_The task_
Write out every one of the entries below line for line, changing nothing.

_Input records_
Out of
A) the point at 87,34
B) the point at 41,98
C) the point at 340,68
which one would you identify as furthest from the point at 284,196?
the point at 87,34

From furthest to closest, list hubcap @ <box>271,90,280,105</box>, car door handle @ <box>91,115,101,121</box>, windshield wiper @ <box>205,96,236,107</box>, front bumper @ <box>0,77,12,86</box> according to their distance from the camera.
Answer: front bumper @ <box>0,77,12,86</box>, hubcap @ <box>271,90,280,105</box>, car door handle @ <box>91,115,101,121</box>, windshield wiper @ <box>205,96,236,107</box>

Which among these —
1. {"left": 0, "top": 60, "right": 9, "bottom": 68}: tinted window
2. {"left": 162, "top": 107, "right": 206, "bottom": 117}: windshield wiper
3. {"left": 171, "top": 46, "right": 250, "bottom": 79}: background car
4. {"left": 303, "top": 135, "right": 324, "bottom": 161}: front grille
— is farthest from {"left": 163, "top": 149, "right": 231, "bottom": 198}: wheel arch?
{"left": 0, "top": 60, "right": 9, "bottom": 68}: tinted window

_Finished task_
Out of
A) the point at 87,34
B) the point at 41,98
C) the point at 340,68
which one would you identify as furthest from the point at 284,196?
the point at 87,34

From furthest to closest, list hubcap @ <box>271,90,280,105</box>, car door handle @ <box>91,115,101,121</box>, windshield wiper @ <box>205,96,236,107</box>, front bumper @ <box>0,77,12,86</box> according to their distance from the camera.
Answer: front bumper @ <box>0,77,12,86</box>, hubcap @ <box>271,90,280,105</box>, car door handle @ <box>91,115,101,121</box>, windshield wiper @ <box>205,96,236,107</box>

Which among these —
1. {"left": 0, "top": 60, "right": 9, "bottom": 68}: tinted window
2. {"left": 162, "top": 107, "right": 206, "bottom": 117}: windshield wiper
3. {"left": 171, "top": 46, "right": 250, "bottom": 79}: background car
4. {"left": 303, "top": 135, "right": 324, "bottom": 161}: front grille
— is farthest from {"left": 163, "top": 149, "right": 231, "bottom": 198}: wheel arch?
{"left": 0, "top": 60, "right": 9, "bottom": 68}: tinted window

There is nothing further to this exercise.